The exact mechanisms underlying the excess measles incidence rates in young males found in the current study are not clear and are likely to be multi-factorial. This study cannot address the mechanisms. However, it is possible to speculate on some possibilities. These include exposure differences, response to vaccines, genetic and hormonal factors. In infants and early childhood, it is unlikely that the sex differences in incidence rates are due to differences in exposure. At older ages, since females are generally over-represented as caregivers for sick children in healthcare or day-care facilites, one might expect higher incidence rates in the older age groups. This was not observed in the current study, except in the age group 45–64. Prior to the introduction of immunization in the late 1950’s, almost all children acquired measles, so measles in adults was uncommon. Measles in adults who have been immunized may be due to waning of immunity over time. While the measles vaccine is highly effective in preventing disease, gender differences have been found in response to measles vaccines. A study of children and adults in Spain found that females develop significantly higher measles IgG titers following vaccination in compare to age-matched males [40]. There is evidence of a weaker antibody response to measles vaccine in boys [41] and a higher humoral antibody response to live measles vaccine in females has been observed in young adults [42]. There also appears to be less waning in immunity to measles vaccine in females [43]. Thus, even after immunization, males may be more susceptible to measles than females.

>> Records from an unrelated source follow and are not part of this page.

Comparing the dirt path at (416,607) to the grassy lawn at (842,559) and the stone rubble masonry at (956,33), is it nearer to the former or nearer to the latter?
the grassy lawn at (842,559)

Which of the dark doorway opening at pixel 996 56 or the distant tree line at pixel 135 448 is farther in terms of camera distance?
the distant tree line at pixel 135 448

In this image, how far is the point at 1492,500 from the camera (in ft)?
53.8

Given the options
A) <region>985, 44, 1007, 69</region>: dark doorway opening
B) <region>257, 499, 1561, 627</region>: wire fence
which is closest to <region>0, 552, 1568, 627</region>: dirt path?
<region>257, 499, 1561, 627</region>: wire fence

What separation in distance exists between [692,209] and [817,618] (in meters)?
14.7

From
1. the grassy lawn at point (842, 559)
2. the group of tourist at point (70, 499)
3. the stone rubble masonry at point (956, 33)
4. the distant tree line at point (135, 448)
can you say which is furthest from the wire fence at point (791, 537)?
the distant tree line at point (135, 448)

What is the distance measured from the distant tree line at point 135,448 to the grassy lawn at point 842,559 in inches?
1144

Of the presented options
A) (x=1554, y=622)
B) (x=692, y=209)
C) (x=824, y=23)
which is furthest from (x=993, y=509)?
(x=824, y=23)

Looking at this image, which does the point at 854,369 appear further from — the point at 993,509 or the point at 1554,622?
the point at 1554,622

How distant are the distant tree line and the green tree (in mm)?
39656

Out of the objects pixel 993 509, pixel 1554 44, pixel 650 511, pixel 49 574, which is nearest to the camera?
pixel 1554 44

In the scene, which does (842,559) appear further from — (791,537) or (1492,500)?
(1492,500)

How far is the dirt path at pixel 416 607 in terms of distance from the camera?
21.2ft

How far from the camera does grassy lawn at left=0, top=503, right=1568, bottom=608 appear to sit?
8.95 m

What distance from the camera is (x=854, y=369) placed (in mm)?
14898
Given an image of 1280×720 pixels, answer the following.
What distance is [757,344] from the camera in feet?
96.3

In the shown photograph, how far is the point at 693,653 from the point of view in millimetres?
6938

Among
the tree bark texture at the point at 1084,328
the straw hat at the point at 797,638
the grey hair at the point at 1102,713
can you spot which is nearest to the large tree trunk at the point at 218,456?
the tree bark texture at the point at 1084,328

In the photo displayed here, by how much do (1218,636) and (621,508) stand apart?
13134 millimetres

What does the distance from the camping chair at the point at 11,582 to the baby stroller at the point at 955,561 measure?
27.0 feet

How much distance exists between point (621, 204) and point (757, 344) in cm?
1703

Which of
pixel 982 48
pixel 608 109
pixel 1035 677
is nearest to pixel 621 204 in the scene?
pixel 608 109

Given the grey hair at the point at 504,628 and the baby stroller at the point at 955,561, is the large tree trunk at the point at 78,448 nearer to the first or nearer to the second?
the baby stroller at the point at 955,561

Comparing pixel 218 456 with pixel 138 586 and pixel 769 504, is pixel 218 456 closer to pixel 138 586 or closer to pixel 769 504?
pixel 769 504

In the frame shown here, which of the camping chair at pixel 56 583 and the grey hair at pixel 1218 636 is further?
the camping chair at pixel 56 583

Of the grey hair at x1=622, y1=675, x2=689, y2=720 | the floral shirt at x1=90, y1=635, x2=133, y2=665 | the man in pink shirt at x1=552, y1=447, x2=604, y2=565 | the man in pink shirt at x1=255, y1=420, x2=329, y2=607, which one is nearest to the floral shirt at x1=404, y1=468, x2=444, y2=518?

Sex differences in measles incidence rates may be related to the imbalance in the expression of genes encoded on the X and Y-chromosomes of a host. The phenomenon of X chromosome inheritance and expression is a cause of immune disadvantage of males and the enhanced survival of females following immunological challenges [44]. The possible role of sex hormones remains largely unknown. Changes in male-to-female morbidity ratios with age may reflect differences between the sexes in immune and endocrine systems [45].

Estrogen may modulate cytokine production in vivo and contribute to sex-related differences in immune responses [46, 47]. Both, CD8+ and CD4+ T cells, which play significant roles during the rash phase of measles, express estrogen receptors (ERa and ERb) and are estrogen sensitive [48]. The surge in sex hormone levels in infancy that mimics sex steroid levels at puberty (‘minipuberty’) could affect immune cells differently in boys and girls and influence maturation of the immune system [49]. This transient rise in sex steroid levels may also impact on immune cells differently between boys and girls at later ages [50] and could play a role in the observed excess in incidence rates in males.

Conclusions

This study provides stable estimates of the magnitude of the excess male incidence rates in measles in most age groups, particularly in infants and children. Despite the generally high clinical to sub-clinical ratio, which may mask subtle sex differences in the incidence of clinical disease, the excess in young males is remarkably stable over a number of countries and for a period of around 20 years. A better understanding of the gender differences in disease incidence can help to elucidate genetic and hormonal determinants of measles infection and should be taken into account in the tailoring of vaccine doses and schedules.